■ TEXT BLOCK:

__________

Yesterday we mentioned the difference between the two forms of knowledge, (k) and (n).
There are many ways to frame this distinction, but one is between information and wisdom. One of the characteristics of the left, for example, is that it is full of information-blather but utterly devoid of wisdom. The university is Ground Zero for the liberal scary goround of zero wisdom.
And even then, their information tends to be fragmented, inflated out of proportion, expanded beyond its proper limits, or just plain wrong, rendering it (-k), that is, knowledge that isn't so.
And in recent years the contemporary left has become more characterized by low-information, for which I haven't invented a pnemuaticon.
Hmm... How about (ø) for our lo-fo mouth-breathren. This signifies the bad nothing, in contrast to the good for nothing of (o), or the "poverty of spirit" with which we approach God (or O).
Information can be in conformity to anything down to the most trivial matter. Yesterday, for example, I read in Stereophile of a few low-cost tweaks to supposedly improve the old sound system, so I was messing around with them as would any obsessive crank in futile pursuit of perfect sound.
What I was actually doing was messing with the cause(s) of "good sound." This subject can get metaphysical very quickly, but I'm looking at it in a more purely linear context: try this, listen for that.
But what is the Object of sound wisdom? McGinn writes that the whole point of the 1.5 million words of the Summa Theologiae is to converge upon and disclose "what he called sapientia, that is, wisdom."
Philosophy, left to its own devices, can only deal in (k), not (n). The moment you realize that philosophy is infused with energy and information from a nonhuman source, then you are in the world of theology. Of course, every philosopher deals in theology, but only a relative few admit it.
I mean this literally, because wisdom "deals with the highest cause, which is God" (ibid.). Science and other disciplines deal with various intermediate causes, but as soon as you posit an ultimate cause, then you are a theologian, even if a frivolous one. Two gags from Happy Acres express this principle in a succinct form:
In the first, Professor Dawkins concedes the absurdity of imagining there is no higher cause outside this world, but just when you think he's about to get a Clue, he simply converts it into a horizontal fantasy about alien beings.

__________

■ DATA PROVIDED:

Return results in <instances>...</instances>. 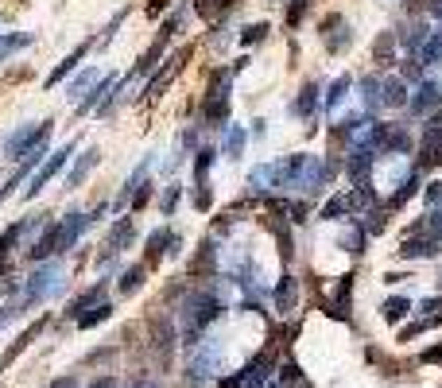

__________

■ EXERCISE GOAL: Translate this sentence from the text on information and wisdom into Spanish: "Philosophy, left to its own devices, can only deal in (k), not (n)." The lines are separate material, unrelated to the text on information and wisdom.

■ CORRECT RESPONSE: La filosofía, abandonada a sus propios recursos, solo puede ocuparse de (k), no de (n).